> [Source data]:
════
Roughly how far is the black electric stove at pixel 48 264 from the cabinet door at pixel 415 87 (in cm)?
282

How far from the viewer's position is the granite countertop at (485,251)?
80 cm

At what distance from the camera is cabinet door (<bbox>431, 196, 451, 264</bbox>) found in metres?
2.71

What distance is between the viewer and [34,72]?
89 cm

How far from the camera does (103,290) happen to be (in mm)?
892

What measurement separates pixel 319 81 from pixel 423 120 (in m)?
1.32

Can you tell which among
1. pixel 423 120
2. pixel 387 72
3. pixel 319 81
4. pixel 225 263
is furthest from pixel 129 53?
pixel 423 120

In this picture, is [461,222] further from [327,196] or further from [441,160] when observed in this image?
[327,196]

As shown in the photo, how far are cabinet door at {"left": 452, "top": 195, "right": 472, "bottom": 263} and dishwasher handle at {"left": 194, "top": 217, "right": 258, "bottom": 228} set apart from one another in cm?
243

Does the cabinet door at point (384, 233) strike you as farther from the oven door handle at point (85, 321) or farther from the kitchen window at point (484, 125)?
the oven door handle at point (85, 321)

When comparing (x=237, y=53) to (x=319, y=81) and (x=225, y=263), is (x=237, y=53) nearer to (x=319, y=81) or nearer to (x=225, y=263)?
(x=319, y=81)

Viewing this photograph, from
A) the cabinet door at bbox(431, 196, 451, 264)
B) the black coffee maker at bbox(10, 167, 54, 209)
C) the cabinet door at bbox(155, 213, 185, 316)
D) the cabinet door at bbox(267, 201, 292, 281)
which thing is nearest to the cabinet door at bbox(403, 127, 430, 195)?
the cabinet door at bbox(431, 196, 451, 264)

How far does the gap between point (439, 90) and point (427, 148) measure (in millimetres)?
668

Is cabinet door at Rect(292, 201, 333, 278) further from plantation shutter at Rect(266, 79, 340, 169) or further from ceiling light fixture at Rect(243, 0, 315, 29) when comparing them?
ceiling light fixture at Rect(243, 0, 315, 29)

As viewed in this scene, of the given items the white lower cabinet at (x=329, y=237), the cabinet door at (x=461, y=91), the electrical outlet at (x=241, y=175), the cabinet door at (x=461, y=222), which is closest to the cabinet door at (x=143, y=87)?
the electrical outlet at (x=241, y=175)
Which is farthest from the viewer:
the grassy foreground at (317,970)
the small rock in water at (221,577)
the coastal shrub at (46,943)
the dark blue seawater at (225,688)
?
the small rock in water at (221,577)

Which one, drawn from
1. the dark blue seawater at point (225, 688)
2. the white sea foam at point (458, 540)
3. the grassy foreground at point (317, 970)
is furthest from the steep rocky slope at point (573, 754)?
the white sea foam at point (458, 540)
════
Could you reproduce the material above, substituting "grassy hillside" for each occurrence of "grassy foreground" and leaving everything else unchanged?

Roughly how far is the black electric stove at pixel 48 264 from the cabinet door at pixel 415 87 (in cm)?
282

How far from the viewer's position is the granite countertop at (485,251)?
80 cm

At what distance from the camera is cabinet door (<bbox>431, 196, 451, 264</bbox>) found in metres?
2.71

What distance is between the viewer and [34,72]?
89 cm

How far from the camera does (103,290) happen to be (in mm)?
892

What measurement separates pixel 319 81 from pixel 423 120 (in m)?
1.32

Can you tell which among
1. pixel 423 120
2. pixel 387 72
3. pixel 319 81
4. pixel 225 263
is furthest from pixel 129 53?
pixel 423 120

In this picture, is [461,222] further from [327,196] or further from [441,160] when observed in this image?
[327,196]

As shown in the photo, how far are cabinet door at {"left": 452, "top": 195, "right": 472, "bottom": 263} and dishwasher handle at {"left": 194, "top": 217, "right": 258, "bottom": 228} set apart from one another in cm?
243

Does the cabinet door at point (384, 233) strike you as farther from the oven door handle at point (85, 321) or farther from the kitchen window at point (484, 125)?
the oven door handle at point (85, 321)

When comparing (x=237, y=53) to (x=319, y=81) and (x=225, y=263), is (x=237, y=53) nearer to (x=319, y=81) or nearer to (x=225, y=263)?
(x=319, y=81)

Viewing this photograph, from
A) the cabinet door at bbox(431, 196, 451, 264)
B) the black coffee maker at bbox(10, 167, 54, 209)
C) the cabinet door at bbox(155, 213, 185, 316)
D) the cabinet door at bbox(267, 201, 292, 281)
which thing is nearest to the cabinet door at bbox(403, 127, 430, 195)?
the cabinet door at bbox(431, 196, 451, 264)

How far does the gap between point (439, 90) and point (427, 148) measure (in millimetres)?
668

Is cabinet door at Rect(292, 201, 333, 278) further from plantation shutter at Rect(266, 79, 340, 169) or further from ceiling light fixture at Rect(243, 0, 315, 29) when comparing them?
ceiling light fixture at Rect(243, 0, 315, 29)

As viewed in this scene, of the given items the white lower cabinet at (x=329, y=237), the cabinet door at (x=461, y=91), the electrical outlet at (x=241, y=175), the cabinet door at (x=461, y=222), which is closest to the cabinet door at (x=143, y=87)?
the electrical outlet at (x=241, y=175)
Which is farthest from the viewer:
the grassy hillside at (317,970)
the small rock in water at (221,577)
the coastal shrub at (46,943)
the dark blue seawater at (225,688)
?
the small rock in water at (221,577)

Which one, drawn from
1. the dark blue seawater at point (225, 688)
2. the white sea foam at point (458, 540)
3. the grassy hillside at point (317, 970)
is furthest from the steep rocky slope at point (573, 754)?
the white sea foam at point (458, 540)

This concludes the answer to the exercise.